Stored items
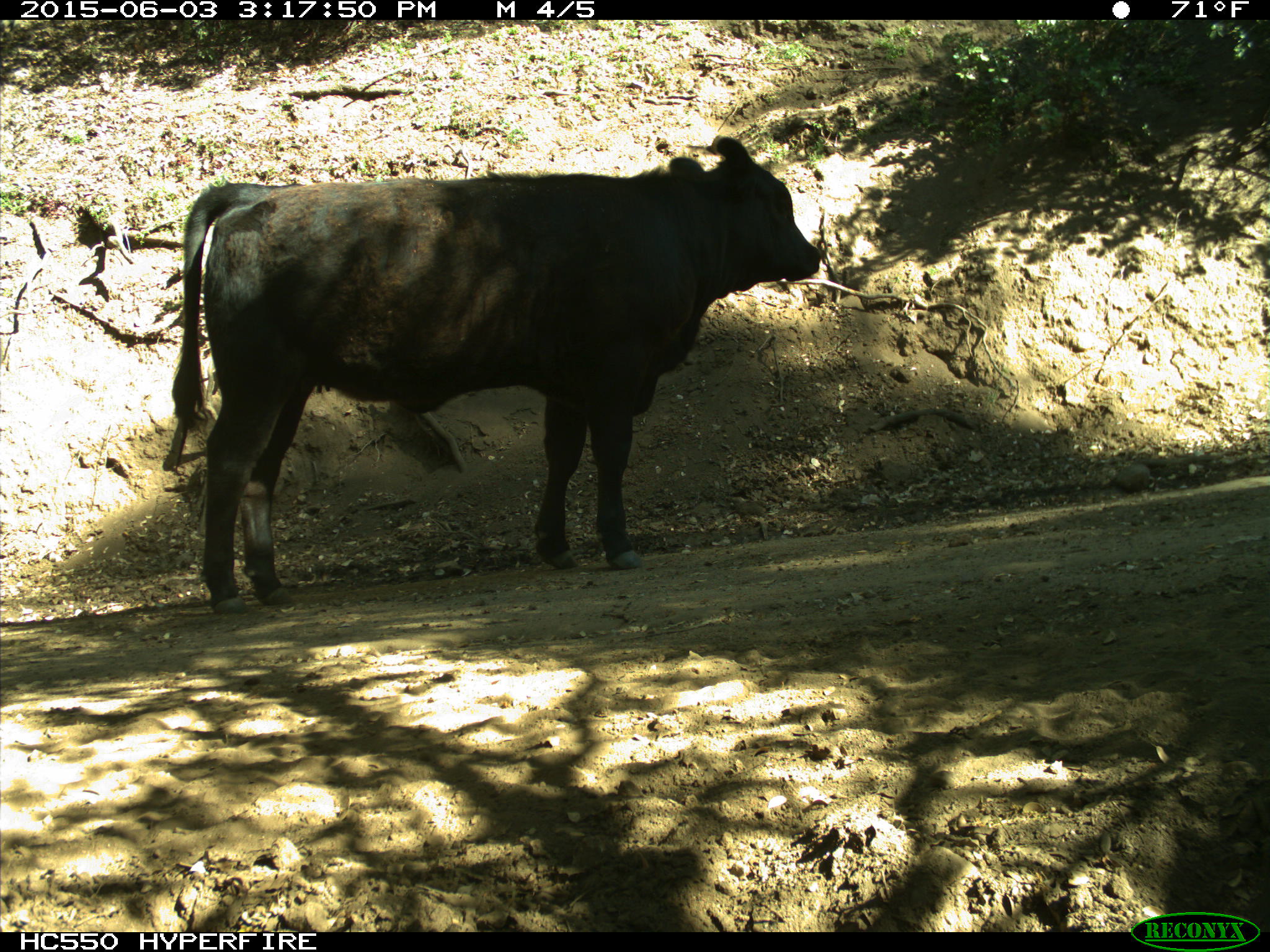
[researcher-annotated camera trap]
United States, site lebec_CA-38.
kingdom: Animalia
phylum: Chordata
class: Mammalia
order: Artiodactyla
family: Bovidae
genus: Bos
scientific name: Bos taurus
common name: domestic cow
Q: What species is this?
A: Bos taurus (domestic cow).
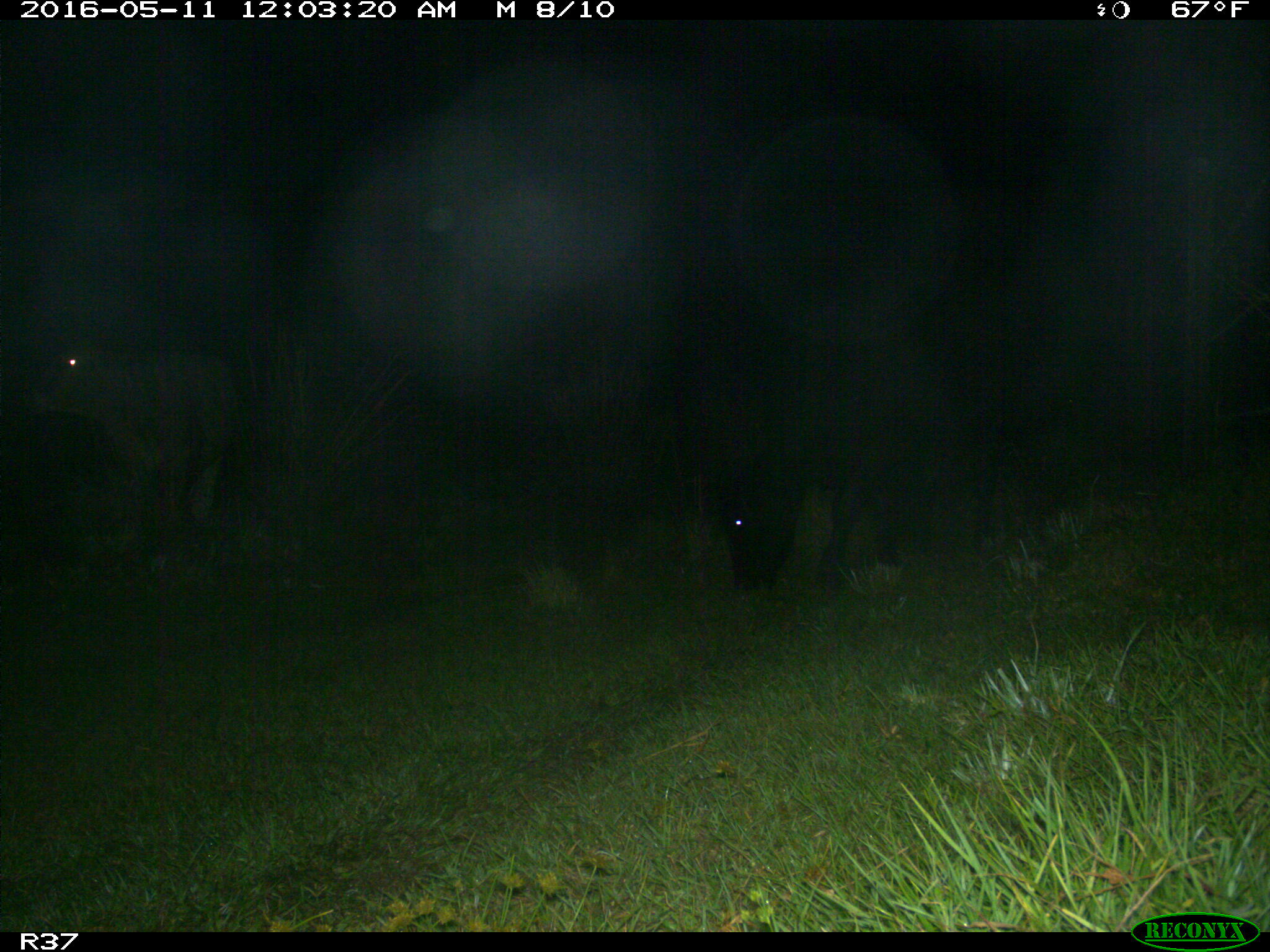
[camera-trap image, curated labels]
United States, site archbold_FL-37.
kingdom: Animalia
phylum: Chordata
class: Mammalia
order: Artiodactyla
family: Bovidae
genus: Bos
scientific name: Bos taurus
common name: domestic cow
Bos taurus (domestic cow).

---

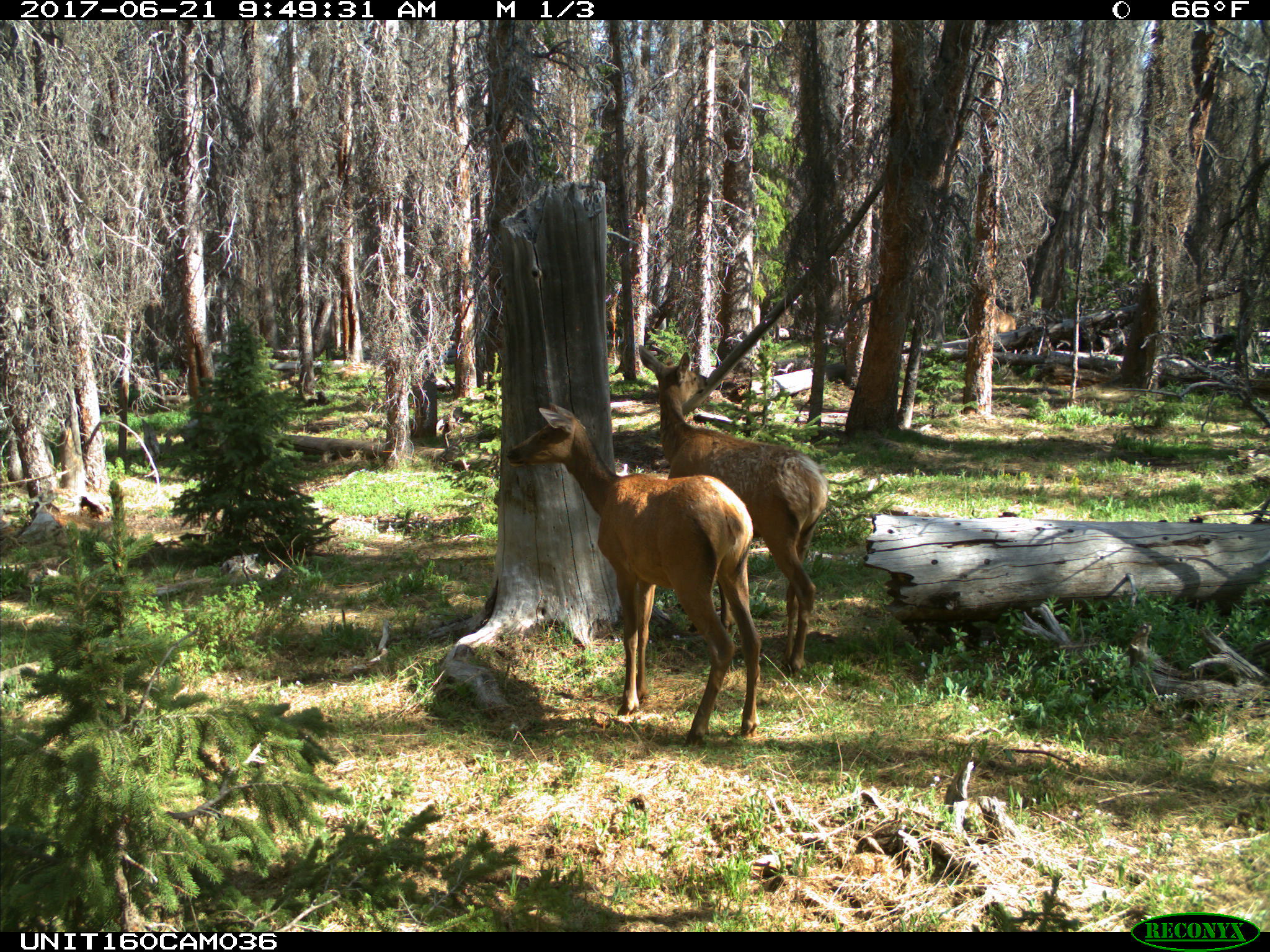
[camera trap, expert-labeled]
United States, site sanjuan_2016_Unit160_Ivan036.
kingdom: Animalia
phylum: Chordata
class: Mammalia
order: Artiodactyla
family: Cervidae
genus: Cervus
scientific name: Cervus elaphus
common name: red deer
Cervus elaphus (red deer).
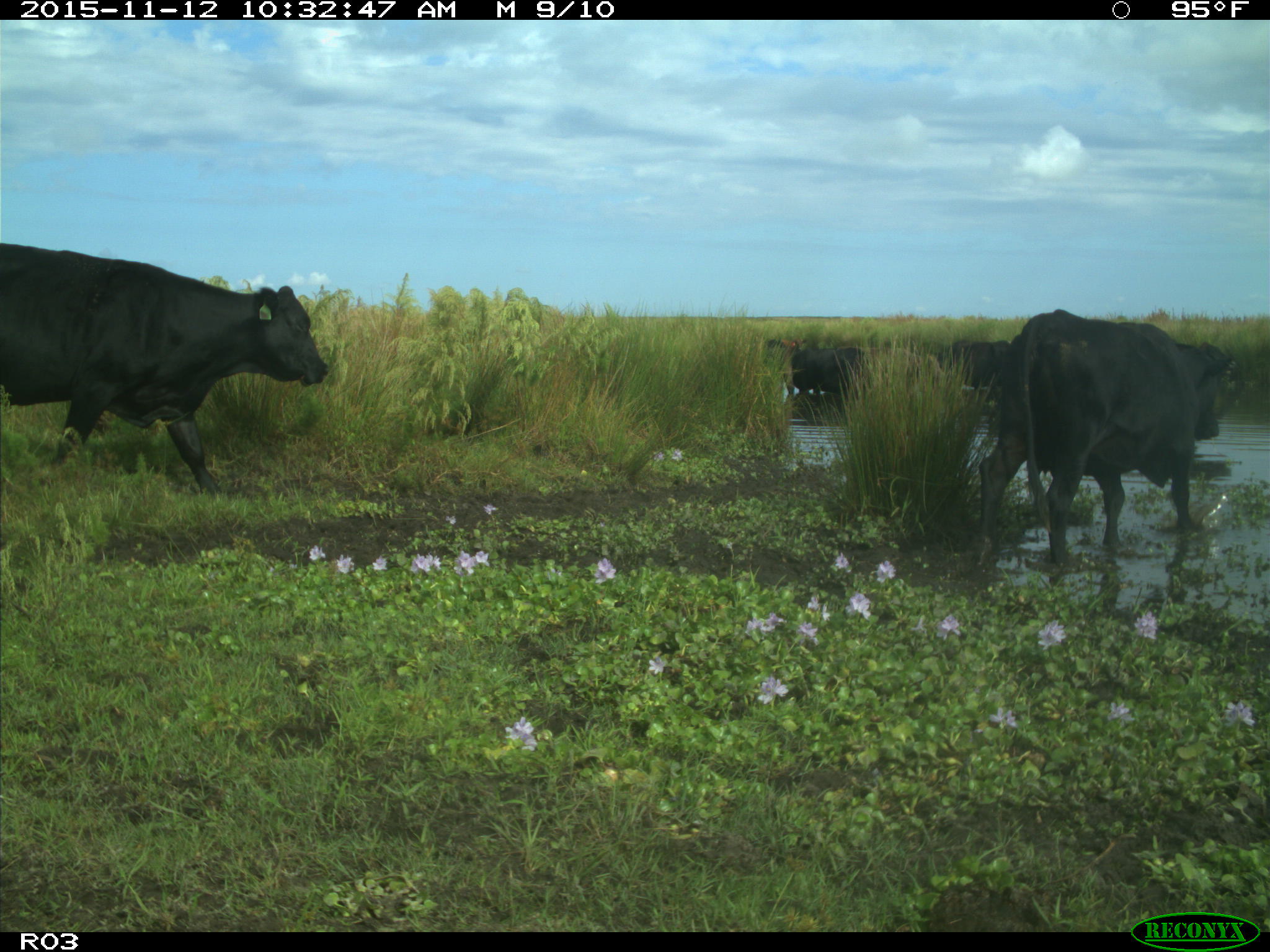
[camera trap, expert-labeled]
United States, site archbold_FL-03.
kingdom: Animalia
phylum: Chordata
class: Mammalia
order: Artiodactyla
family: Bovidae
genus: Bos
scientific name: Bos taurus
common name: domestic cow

» WHAT IS EXPECTED: Return each line of the records above in which the word "site" occurs.

» SOLUTION FOR THIS PROBLEM:
United States, site lebec_CA-38.
United States, site archbold_FL-37.
United States, site sanjuan_2016_Unit160_Ivan036.
United States, site archbold_FL-03.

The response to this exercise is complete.